→ COMPITO ASSEGNATO A
Riporta tale e quale il tratto delle voci che va dal loro inizio fino alla riga contenente "72L147 76L152 77L156", estremi compresi, tralasciando le immagini.

→ TESTO DI PARTENZA

Ignoriamo gli esiti di tali provvedimenti nell'immediato, ma le testimonianze pervenuteci a distanza di tempo non lasciano certo intravedere un'inversione di tendenza nei costumi del clero, che davano ansa alle critiche dei riformatori d'Oltralpe e alle frequenti defezioni dalla Chiesa cattolica.
10) La Chiesa in sofferenza: l’episcopato di Pietro Bonomo (1501-1546)
Un momento della storiografia ecclesiastica che ha prestato l’opportunità per un’indagine più completa del fenomeno religioso anche nella diocesi di Trieste è quello travagliato e discusso della Riforma luterana; è da lì che emergono: il decadimento della Chiesa tergestina per quanto riguarda il concubinato ecclesiastico e la sorprendente connivenza del laicato di fronte a questa aperta violazione canonica; l’ignoranza del clero; gli influssi del protestantesimo, qui più forti che altrove; la religiosità del popolo e la sostanziale integrità dei costumi, nonostante l’esempio dei canonici concubinari in città e dei parroci conviventi sul territorio della diocesi registrati dal card. Valier nel corso della sua visita apostolica; l’assenza di movimenti di riforma dal basso e l’applicazione dei decreti tridentini affidata al vescovo.
A Trieste l’eresia dovette trovare presto seguaci, se nel 1534 il nunzio Pier Paolo Vergerio scriveva da Vienna al segretario di Clemente VII che in Trieste, “che è città della nostra Italia et giace ai lidi del nostro mare Adriatico, pullulava molto bene il Luterismo preso per il commercio della Germania”.

→ DATI FORNITI
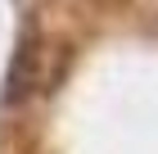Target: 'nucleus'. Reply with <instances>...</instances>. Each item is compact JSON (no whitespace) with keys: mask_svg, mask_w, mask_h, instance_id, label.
Returning a JSON list of instances; mask_svg holds the SVG:
<instances>
[{"mask_svg":"<svg viewBox=\"0 0 158 154\" xmlns=\"http://www.w3.org/2000/svg\"><path fill=\"white\" fill-rule=\"evenodd\" d=\"M36 86H41V41H36V32H27L23 41H18V50H14V59H9V77H5V104L27 100Z\"/></svg>","mask_w":158,"mask_h":154,"instance_id":"nucleus-1","label":"nucleus"}]
</instances>
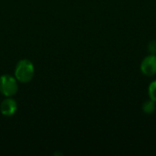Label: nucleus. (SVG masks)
<instances>
[{
    "label": "nucleus",
    "mask_w": 156,
    "mask_h": 156,
    "mask_svg": "<svg viewBox=\"0 0 156 156\" xmlns=\"http://www.w3.org/2000/svg\"><path fill=\"white\" fill-rule=\"evenodd\" d=\"M35 74L33 63L29 59H21L17 62L15 69V78L21 83L31 81Z\"/></svg>",
    "instance_id": "f257e3e1"
},
{
    "label": "nucleus",
    "mask_w": 156,
    "mask_h": 156,
    "mask_svg": "<svg viewBox=\"0 0 156 156\" xmlns=\"http://www.w3.org/2000/svg\"><path fill=\"white\" fill-rule=\"evenodd\" d=\"M18 90L17 80L11 75H2L0 77V92L5 97L14 96Z\"/></svg>",
    "instance_id": "f03ea898"
},
{
    "label": "nucleus",
    "mask_w": 156,
    "mask_h": 156,
    "mask_svg": "<svg viewBox=\"0 0 156 156\" xmlns=\"http://www.w3.org/2000/svg\"><path fill=\"white\" fill-rule=\"evenodd\" d=\"M141 72L147 76L152 77L156 74V55L150 54L145 57L140 66Z\"/></svg>",
    "instance_id": "7ed1b4c3"
},
{
    "label": "nucleus",
    "mask_w": 156,
    "mask_h": 156,
    "mask_svg": "<svg viewBox=\"0 0 156 156\" xmlns=\"http://www.w3.org/2000/svg\"><path fill=\"white\" fill-rule=\"evenodd\" d=\"M17 111V103L16 101L10 98L6 97L0 104V112L5 117L13 116Z\"/></svg>",
    "instance_id": "20e7f679"
},
{
    "label": "nucleus",
    "mask_w": 156,
    "mask_h": 156,
    "mask_svg": "<svg viewBox=\"0 0 156 156\" xmlns=\"http://www.w3.org/2000/svg\"><path fill=\"white\" fill-rule=\"evenodd\" d=\"M155 101H152L151 99L149 101H146L144 104H143V111L145 114H152L154 112V111L156 110V105Z\"/></svg>",
    "instance_id": "39448f33"
},
{
    "label": "nucleus",
    "mask_w": 156,
    "mask_h": 156,
    "mask_svg": "<svg viewBox=\"0 0 156 156\" xmlns=\"http://www.w3.org/2000/svg\"><path fill=\"white\" fill-rule=\"evenodd\" d=\"M148 95L152 101L156 102V80L150 83L148 87Z\"/></svg>",
    "instance_id": "423d86ee"
},
{
    "label": "nucleus",
    "mask_w": 156,
    "mask_h": 156,
    "mask_svg": "<svg viewBox=\"0 0 156 156\" xmlns=\"http://www.w3.org/2000/svg\"><path fill=\"white\" fill-rule=\"evenodd\" d=\"M148 52L150 54H154L156 55V40H152L149 44H148Z\"/></svg>",
    "instance_id": "0eeeda50"
}]
</instances>
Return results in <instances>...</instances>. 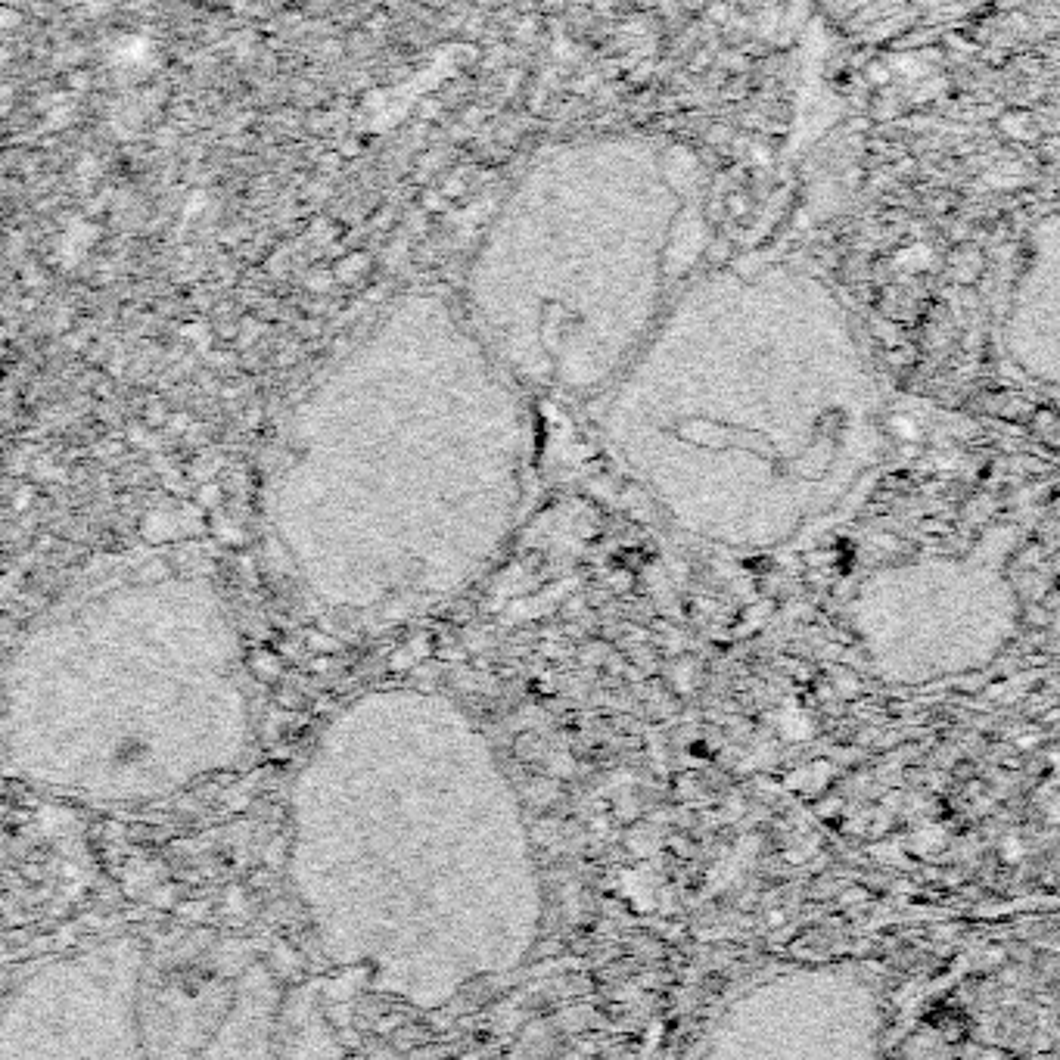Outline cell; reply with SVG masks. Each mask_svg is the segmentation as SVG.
Here are the masks:
<instances>
[{
	"mask_svg": "<svg viewBox=\"0 0 1060 1060\" xmlns=\"http://www.w3.org/2000/svg\"><path fill=\"white\" fill-rule=\"evenodd\" d=\"M1017 594L995 563L921 557L858 585L849 628L865 666L890 684H936L995 663L1017 632Z\"/></svg>",
	"mask_w": 1060,
	"mask_h": 1060,
	"instance_id": "6da1fadb",
	"label": "cell"
},
{
	"mask_svg": "<svg viewBox=\"0 0 1060 1060\" xmlns=\"http://www.w3.org/2000/svg\"><path fill=\"white\" fill-rule=\"evenodd\" d=\"M880 992L849 967H790L740 995L712 1054L871 1057L880 1051Z\"/></svg>",
	"mask_w": 1060,
	"mask_h": 1060,
	"instance_id": "7a4b0ae2",
	"label": "cell"
}]
</instances>
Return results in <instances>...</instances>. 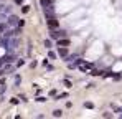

→ COMPITO ASSEGNATO B
Nel brano sulla Chiesa di Trieste, in quale anno il nunzio Pier Paolo Vergerio scriveva da Vienna al segretario di Clemente VII?

→ RISULTATO ATTESO A
Target: 'nucleus'. Reply with <instances>...</instances>. Each item is compact JSON (no whitespace) with keys: mask_svg, mask_w, mask_h, instance_id, label.
Returning a JSON list of instances; mask_svg holds the SVG:
<instances>
[{"mask_svg":"<svg viewBox=\"0 0 158 154\" xmlns=\"http://www.w3.org/2000/svg\"><path fill=\"white\" fill-rule=\"evenodd\" d=\"M36 86H41V41H36V32H27L23 41H18V50H14V59H9V77H5V104L27 100Z\"/></svg>","mask_w":158,"mask_h":154,"instance_id":"nucleus-1","label":"nucleus"}]
</instances>
Label: nucleus. (SVG masks)
<instances>
[{
    "label": "nucleus",
    "mask_w": 156,
    "mask_h": 156,
    "mask_svg": "<svg viewBox=\"0 0 156 156\" xmlns=\"http://www.w3.org/2000/svg\"><path fill=\"white\" fill-rule=\"evenodd\" d=\"M35 74L33 63L29 59H21L17 62L15 69V78L21 83L31 81Z\"/></svg>",
    "instance_id": "f257e3e1"
},
{
    "label": "nucleus",
    "mask_w": 156,
    "mask_h": 156,
    "mask_svg": "<svg viewBox=\"0 0 156 156\" xmlns=\"http://www.w3.org/2000/svg\"><path fill=\"white\" fill-rule=\"evenodd\" d=\"M18 90L17 80L11 75H2L0 77V92L5 97L14 96Z\"/></svg>",
    "instance_id": "f03ea898"
},
{
    "label": "nucleus",
    "mask_w": 156,
    "mask_h": 156,
    "mask_svg": "<svg viewBox=\"0 0 156 156\" xmlns=\"http://www.w3.org/2000/svg\"><path fill=\"white\" fill-rule=\"evenodd\" d=\"M141 72L147 76L152 77L156 74V55L150 54L145 57L140 66Z\"/></svg>",

→ RISULTATO ATTESO B
Nel 1534.